*Extracted text*:
• • • • • • •

Jun 8, 2026

16 min read

Sequential Read: From read() to the Disk, and Why Postgres Sometimes Picks Seq Scan Over Your Index

In the deep dive on the B-tree index, we concluded: when a query has to fetch most of a table’s rows, the query planner ignores the index and picks a Seq Scan — scanning the whole table — because reading sequentially is far cheaper than hopping along ctid pointers to thousands of scattered pages. It sounds reasonable, and you accepted it as a given.

Then one day: the same query, the same orders table, EXPLAIN estimates the Seq Scan at roughly that cost — but EXPLAIN ANALYZE shows the actual time is five times that number. The cost model didn’t change, the row count didn’t change, nobody is locking the table. So what changed?

The answer isn’t in SQL — it’s in the layers beneath it, where an operation that’s “sequential on paper” can degrade into “random on the platter.” And to get down there, we have to answer a handful of questions most backend developers “know but aren’t quite sure about”:

Is a “Seq Scan” in the query plan really a sequential read at the disk level?
Does a single read() read one page or many?
Does a heap file “made of consecutive pages” actually sit consecutively on the disk?

Most of the fuzziness comes from collapsing the layers into one. This post pulls them apart, tracing the whole chain from the spinning platter up to the query executor, with PostgreSQL as the lens. It stands on the shoulders of Storage Internals (heap file, 8 KB page, shared buffer) and B-tree Index (random I/O, seq_page_cost/random_page_cost) — wherever we need a foundational concept, we link back rather than re-explain.

And because most of the latency gap between “sequential” and “random” is born in the physics of a spinning disk, we start with the disk itself.

• • • • • • •

*Data extracts*:
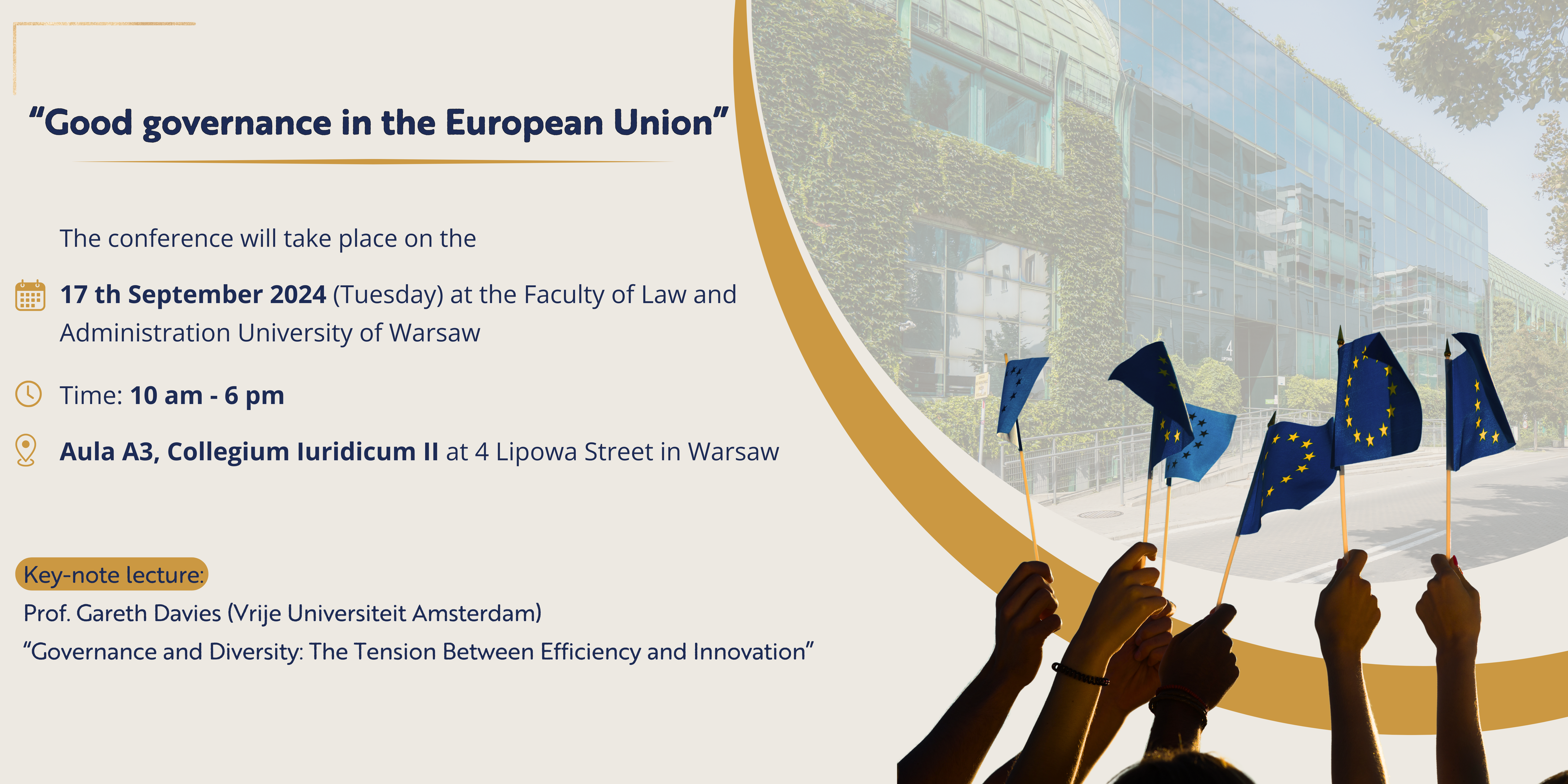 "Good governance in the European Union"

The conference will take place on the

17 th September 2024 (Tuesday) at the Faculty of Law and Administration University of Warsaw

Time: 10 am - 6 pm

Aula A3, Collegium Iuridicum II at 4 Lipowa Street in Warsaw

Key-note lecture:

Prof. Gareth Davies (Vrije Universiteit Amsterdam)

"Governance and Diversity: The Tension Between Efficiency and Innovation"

• • • • • • •

*Exercises to complete*:
(A) In the post on sequential reads above, do these statements agree with the text? (i) EXPLAIN ANALYZE shows an actual time five times the estimated figure. (ii) The cost model changed between runs. (iii) The post uses MySQL as its lens. Answer yes or no to each and quote the deciding words.
(B) Pick up the post on sequential reads after its last sentence and write the next part.

*Expected outputs*:
(A)
(i) Yes: "EXPLAIN ANALYZE shows the actual time is five times that number."
(ii) No: "The cost model didn’t change"
(iii) No: "with PostgreSQL as the lens"

(B)
1. Anatomy of an HDD — where the latency really comes from

The whole “sequential is faster than random” story — the thing that drives the planner’s choice — originates in the mechanics of a spinning hard disk drive (HDD). On a database whose data sits on an HDD, this gap is everything. So before discussing any I/O pattern, let’s agree on the physical vocabulary.

Physical anatomy of an HDD with platter, track, sector, actuator arm and read/write head Physical anatomy of an HDD with platter, track, sector, actuator arm and read/write head

An HDD consists of platters (magnetic disks) stacked on a spindle, spinning at a fixed speed measured in RPM (revolutions per minute — commonly 7,200 or 15,000). Each platter surface is divided into tracks (concentric rings), and each track into sectors. The set of the same track across every platter is called a cylinder. And to read data, an actuator arm carries the read/write heads — all heads fixed to the same arm and moving together.

The cost of one read has three components:

Seek time — the time to move the arm so the head reaches the target track. This is the most expensive mechanical operation, averaging ~5–10 ms (good server drives ~4 ms, desktop drives ~9 ms).
Rotational latency — once the head is on the right track, it still has to wait for the target sector to rotate under the head. On average half a rotation: at 7,200 RPM, one rotation takes 8.33 ms → on average ~4.2 ms.
Transfer time — the time to actually stream the bytes once positioned. For 8 KB, this is nearly zero.

This is the crux that powers the whole article. For a random 8 KB read, seek + rotational latency dominate (~10 ms), while the transfer itself is negligible — you pay ~10 ms to fetch 8 KB. For a sequential read, the head is already in place, so adjacent sectors “stream” under it continuously; that fixed cost is paid once and then amortized across a long run of data. The result: an HDD reaches ~150 MB/s reading sequentially, but with small-block random reads it manages only about 75–150 IOPS — i.e. a few hundred KB/s. A gap of roughly ~100×.

Keep this ~100× number in mind: it’s exactly what the query planner is estimating when it weighs Seq Scan against Index Scan.

And a parenthetical note for later: SSD has none of this — no arm, no rotation. We’ll come back in section 6 to see why, on SSD, that gap nearly vanishes.

2. From a table to sectors on a platter

Most of us picture a table from the logical angle: from Storage Internals, a table is a heap file, and a heap file is just a sequence of 8 KB pages at consecutive offsets — page 0 at byte 0, page 1 at byte 8192, page 2 at byte 16384… “Data is a file made of consecutive pages.” True, but that’s only half of it: an offset in a file is not a location on the disk.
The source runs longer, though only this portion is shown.